YOUR ASSIGNMENT: Search the records for the word "United" and copy every line in which it occurs.

RECORD EXCERPTS:
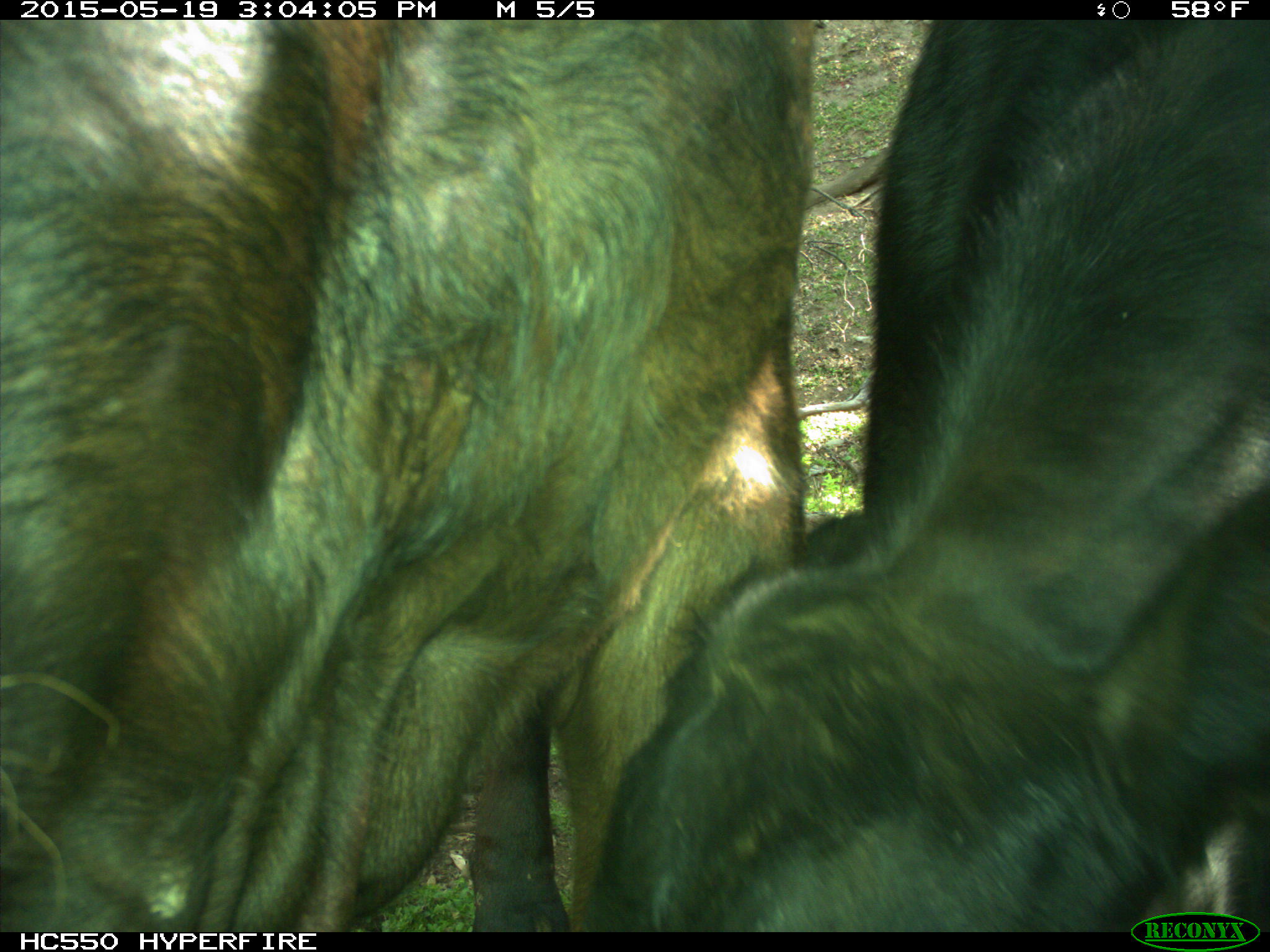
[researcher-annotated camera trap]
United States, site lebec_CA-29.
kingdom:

--

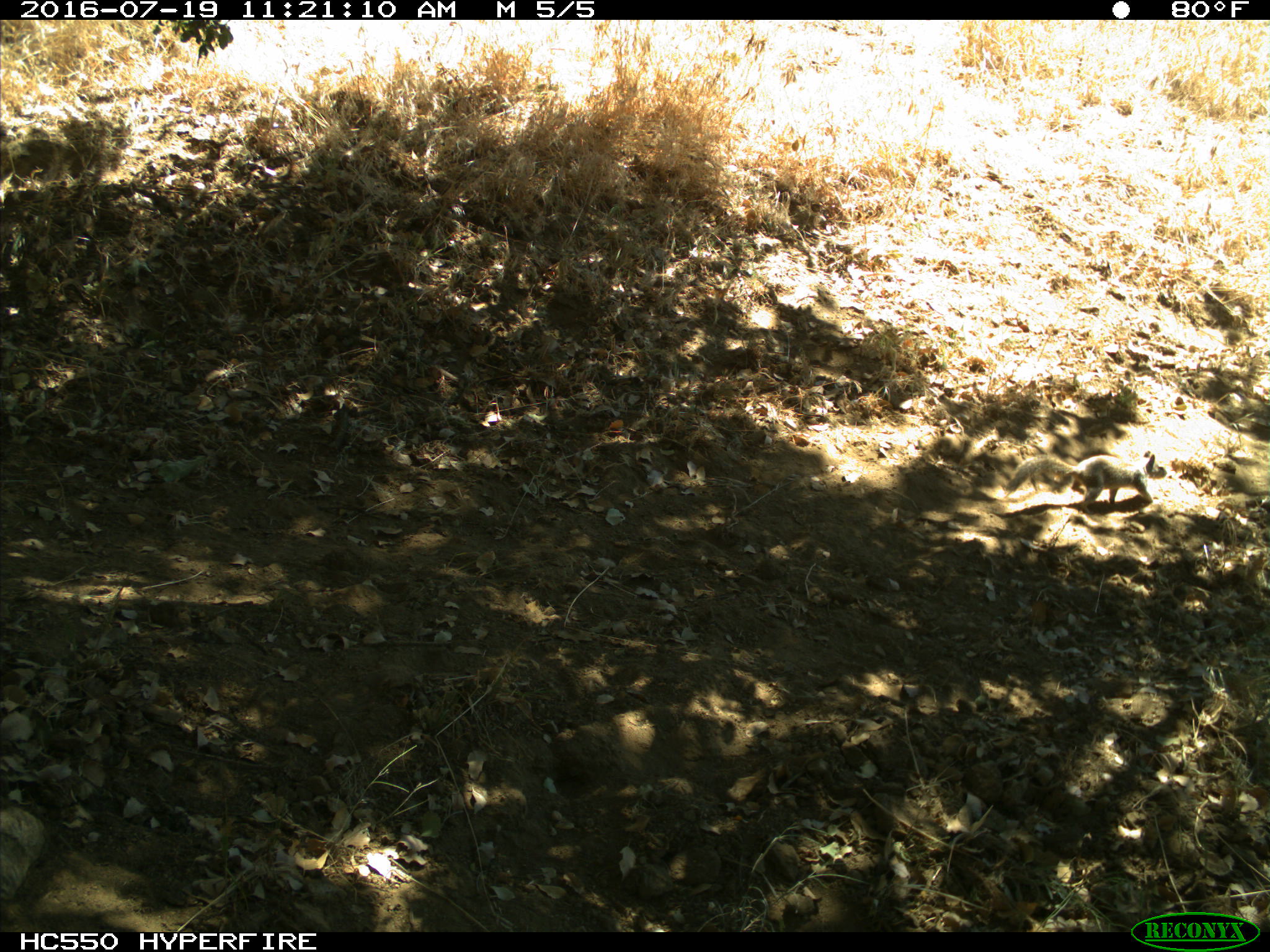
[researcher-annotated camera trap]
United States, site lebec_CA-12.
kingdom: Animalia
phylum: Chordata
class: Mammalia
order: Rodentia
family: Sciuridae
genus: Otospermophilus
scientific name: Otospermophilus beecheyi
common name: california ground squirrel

YOUR RESPONSE:
United States, site lebec_CA-29.
United States, site lebec_CA-12.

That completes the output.